Extracted records:
-.-.-

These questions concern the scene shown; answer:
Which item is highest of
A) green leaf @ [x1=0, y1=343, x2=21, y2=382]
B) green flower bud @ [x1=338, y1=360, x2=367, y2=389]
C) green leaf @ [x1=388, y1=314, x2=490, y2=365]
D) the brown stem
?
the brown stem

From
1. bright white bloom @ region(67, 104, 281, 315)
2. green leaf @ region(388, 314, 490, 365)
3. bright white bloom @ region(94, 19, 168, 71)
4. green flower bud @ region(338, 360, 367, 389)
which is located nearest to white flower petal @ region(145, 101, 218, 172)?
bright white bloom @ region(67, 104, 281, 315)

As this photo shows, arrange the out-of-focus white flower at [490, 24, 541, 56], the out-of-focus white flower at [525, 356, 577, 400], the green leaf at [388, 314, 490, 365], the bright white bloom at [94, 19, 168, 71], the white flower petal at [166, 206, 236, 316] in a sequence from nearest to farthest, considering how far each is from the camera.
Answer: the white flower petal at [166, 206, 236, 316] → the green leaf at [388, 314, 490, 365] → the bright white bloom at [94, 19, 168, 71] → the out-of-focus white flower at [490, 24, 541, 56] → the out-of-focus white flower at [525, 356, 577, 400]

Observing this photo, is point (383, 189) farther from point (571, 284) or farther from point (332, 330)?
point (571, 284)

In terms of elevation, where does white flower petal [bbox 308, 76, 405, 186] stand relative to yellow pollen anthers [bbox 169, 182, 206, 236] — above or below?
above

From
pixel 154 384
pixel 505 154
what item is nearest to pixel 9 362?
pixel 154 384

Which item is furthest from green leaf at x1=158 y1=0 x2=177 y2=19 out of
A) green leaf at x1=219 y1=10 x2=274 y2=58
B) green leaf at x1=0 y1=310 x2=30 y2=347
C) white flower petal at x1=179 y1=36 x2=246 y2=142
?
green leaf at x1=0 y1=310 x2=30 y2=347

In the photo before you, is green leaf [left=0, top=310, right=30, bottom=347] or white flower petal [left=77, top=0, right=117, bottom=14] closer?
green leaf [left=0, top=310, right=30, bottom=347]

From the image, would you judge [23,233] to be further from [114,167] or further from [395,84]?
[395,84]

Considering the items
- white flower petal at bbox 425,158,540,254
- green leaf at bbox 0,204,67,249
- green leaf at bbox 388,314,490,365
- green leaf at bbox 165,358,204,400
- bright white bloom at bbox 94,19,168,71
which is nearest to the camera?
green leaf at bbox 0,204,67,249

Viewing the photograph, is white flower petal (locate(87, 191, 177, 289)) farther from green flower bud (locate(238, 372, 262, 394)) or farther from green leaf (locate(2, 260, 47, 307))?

-.-.-

» **Exercise**: Reproduce the entries with every occurrence of "camera" replaced by "viewer", changing nothing else.

» **Output**:
These questions concern the scene shown; answer:
Which item is highest of
A) green leaf @ [x1=0, y1=343, x2=21, y2=382]
B) green flower bud @ [x1=338, y1=360, x2=367, y2=389]
C) green leaf @ [x1=388, y1=314, x2=490, y2=365]
D) the brown stem
?
the brown stem

From
1. bright white bloom @ region(67, 104, 281, 315)
2. green leaf @ region(388, 314, 490, 365)
3. bright white bloom @ region(94, 19, 168, 71)
4. green flower bud @ region(338, 360, 367, 389)
which is located nearest to white flower petal @ region(145, 101, 218, 172)?
bright white bloom @ region(67, 104, 281, 315)

As this photo shows, arrange the out-of-focus white flower at [490, 24, 541, 56], the out-of-focus white flower at [525, 356, 577, 400], the green leaf at [388, 314, 490, 365], the bright white bloom at [94, 19, 168, 71], the white flower petal at [166, 206, 236, 316] in a sequence from nearest to farthest, considering how far each is from the viewer.
Answer: the white flower petal at [166, 206, 236, 316] → the green leaf at [388, 314, 490, 365] → the bright white bloom at [94, 19, 168, 71] → the out-of-focus white flower at [490, 24, 541, 56] → the out-of-focus white flower at [525, 356, 577, 400]

Observing this photo, is point (383, 189) farther from point (571, 284) or farther from point (332, 330)?
point (571, 284)

In terms of elevation, where does white flower petal [bbox 308, 76, 405, 186] stand relative to yellow pollen anthers [bbox 169, 182, 206, 236] — above or below?
above

From
pixel 154 384
pixel 505 154
what item is nearest to pixel 9 362?
pixel 154 384

Which item is furthest from green leaf at x1=158 y1=0 x2=177 y2=19 out of
A) green leaf at x1=219 y1=10 x2=274 y2=58
B) green leaf at x1=0 y1=310 x2=30 y2=347
C) white flower petal at x1=179 y1=36 x2=246 y2=142
?
green leaf at x1=0 y1=310 x2=30 y2=347

In the photo before you, is green leaf [left=0, top=310, right=30, bottom=347] or white flower petal [left=77, top=0, right=117, bottom=14] closer?
green leaf [left=0, top=310, right=30, bottom=347]

From the image, would you judge [23,233] to be further from [114,167] or further from [395,84]?
[395,84]

Considering the items
- white flower petal at bbox 425,158,540,254
- green leaf at bbox 0,204,67,249
- green leaf at bbox 388,314,490,365
- green leaf at bbox 165,358,204,400
- bright white bloom at bbox 94,19,168,71
which is nearest to the viewer?
green leaf at bbox 0,204,67,249

Viewing the photograph, is white flower petal (locate(87, 191, 177, 289)) farther from green flower bud (locate(238, 372, 262, 394)) or farther from green leaf (locate(2, 260, 47, 307))?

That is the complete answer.